[Texto de referencia]:
──────────────────────────────

Mientras tanto, se envió a las fuerzas especiales de la policía y el ejército a la Nariman House y el hotel Taj Mahal, donde acorralaron a los terroristas. Tras sesenta horas de combates, todos los asaltantes habían muerto. El balance de víctimas era de casi 180 muertos y más de tres centenares de heridos.


Esta semana, la inteligencia india ha hecho pública la confesión de Qasab –que sólo tiene 21 años-, en la que relata su propia vida. Es digna de leerse: nacido en la misérrima aldea de Faridkot, en el Punjab paquistaní, se crió en un entorno no especialmente religioso. Qasab fue un adolescente rebelde, con ganas de prosperar. En 2005 se escapó de casa y tras cierto vagabundeo aterrizó en la ciudad comercial de Rawalpindi. Un amigo y él intentaron sin éxito encontrar trabajo, por lo que se volcaron en la delincuencia y los pequeños hurtos. Empezaron a planear asaltos a casas de comerciantes ricos. Pero para eso necesitaban un arma.


Rawalpindi está llena de armerías, pero no es fácil conseguir un arma sin licencia. Sus torpes movimientos en ese sentido llamaron la atención de los reclutadores de Lashkar-e-Toiba, un grupo yihadista ambiguamente relacionado con el ejército paquistaní y dedicado a realizar incursiones armadas en la Cachemira india. “Se nos ocurrió que incluso si conseguíamos armas de fuego, no sabíamos cómo utilizarlas. Decidimos unirnos a LET para adquirir entrenamiento”, confiesa Qasab.


Ambos jóvenes fueron enviados a un campo de entrenamiento en Muridke, donde se les sometió a un duro proceso de adoctrinamiento y preparación física. Después, Qasab pasó a otro campamento en el lado paquistaní de Cachemira, donde se le entrenó en el manejo de armas y explosivos y en contrainteligencia. A los pocos meses, un alto comandante de LET le seleccionó para una misión “especial”. El resto es historia.

──────────────────────────────

[Datos proporcionados]:
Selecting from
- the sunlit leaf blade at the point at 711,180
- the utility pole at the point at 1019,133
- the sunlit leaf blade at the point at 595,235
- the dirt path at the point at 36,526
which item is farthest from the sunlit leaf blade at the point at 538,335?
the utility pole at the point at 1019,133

──────────────────────────────

[Objetivos]:
1) Según el texto sobre la confesión de Qasab, ¿a qué ciudad llegó él tras escaparse de casa en 2005?
2) Continúe el texto sobre la confesión de Qasab a partir de su última oración.
No es necesario consultar el listado.

[Respuestas por tarea]:
1) A Rawalpindi.

2)
La pregunta, entonces, es ¿por qué? ¿Por qué alguien querría cometer una barbaridad semejante? Lo primero que viene a la cabeza es Al Qaeda y los grupos inspirados por ésta, como el del 11-M. Lashkar-e-Toiba no es Al Qaeda, y lleva años perpetrando masacres en nombre de la liberación de Cachemira, aunque éste supera en amplitud, preparación y crueldad a todo lo anterior. Pero de todas las posibles explicaciones, la que me parece más plausible es también la más escalofriante: la matanza habría sido orquestada por el ISI, el servicio secreto paquistaní –que ya ha utilizado los servicios de LET anteriormente-, no en beneficio de la causa kashmiri, sino con el propósito de debilitar al gobierno civil de Zardari. El ataque, calculaban, provocaría una respuesta militar india, lo que permitiría a los militares volver a tomar el poder que perdieron con la caída de Musharraf el año pasado.


Desde luego, eso es lo que piensa la CIA –o al menos lo que ha dicho que piensa-, y por eso el gobierno indio de Mamnohan Singh, asesorado por el Departamento de Estado de EE.UU., decidió no emprender una acción militar, en contra de los deseos de su propia opinión pública, sino actuar por la vía diplomática. Zardari se mostraba dispuesto a colaborar, aunque sin el respaldo de su propio servicio secreto, poco puede hacer.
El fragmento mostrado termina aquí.